The event was occasioned by the release of Usher’s new single, “Chains,” featuring Nas and Bibi Bourelly, and its music video, which features the faces of many of the dozens of unarmed African Americans who have been killed by police officers or neighborhood watch volunteers.
Belafonte, who is 88, had suffered a seizure the evening before en route to accepting an award, but Friday night he was hale, as well as his typically outspoken self (albeit in a gravelly tone of voice), with scathing words for President Barck Obama (the first black president without a black agenda, Belafonte noted). Of course, he has been critical of popular artists for not doing enough to address social injustice, but he gave a nod to Jay Z—who was in attendance—one artist Belafonte had called out specifically a few years ago.
“Artists are the gatekeepers of truth,” he said and praised director Steve McQueen’s 12 Years a Slave, which functions as a strong rebuttal to those who would whitewash slavery in history books.
Usher, for his part, was low-key, more the studious graduate assistant to Belafonte’s bristling professorial declamations. Usher spoke about the need to vote, “especially at the state and local level,” and on several occasions he stressed the need for education, both via formal avenues like schools and informal avenues like books and websites.
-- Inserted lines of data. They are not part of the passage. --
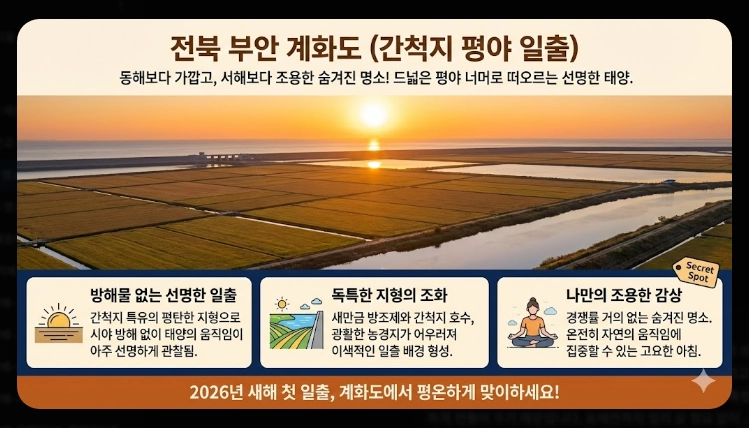 전북 부안 계화도 (간척지 평야 일출)

동해보다 가깝고, 서해보다 조용한 숨겨진 명소! 드넓은 평야 너머로 떠오르는 선명한 태양.

Secret Spot

방해물 없는 선명한 일출

간척지 특유의 평탄한 지형으로 시야 방해 없이 태양의 움직임이 아주 선명하게 관찰됨.

독특한 지형의 조화

새만금 방조제와 간척지 호수, 광활한 농경지가 어우러져 이색적인 일출 배경 형성.

나만의 조용한 감상

경쟁률 거의 없는 숨겨진 명소. 온전히 자연의 움직임에 집중할 수 있는 고요한 아침.

2026년 새해 첫 일출, 계화도에서 평온하게 맞이하세요!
He shrugged off the term “activist” to describe himself, preferring to reserve it for people like Belafonte, who fought for civil rights with Martin Luther King Jr. in the ’60s and has been a prominent voice demanding social justice for more than half a century. Instead, Usher preferred the term “actionist,” and he hoped that his video would move people to get involved in various organizations like Sankofa, Belafonte’s group.
The evening’s most compelling moment came when a question from the audience addressed dealing with the anger that rises over the current plague of social injustice. Belafonte noted that “anger with violence is ineffective, but anger combined with courage creates change.” Usher added, looking at O’Brien, that the media would prefer violence because it makes for a better story, but that the real news happens off camera.
It was an effective rebranding for Usher, and the evening ended on a humorous note. When an audience member asked the two men to sing, Belafonte begged off because of how his illness had affected his voice. Usher flashed his million-dollar smile and said he didn’t want to take away from the substance of the evening.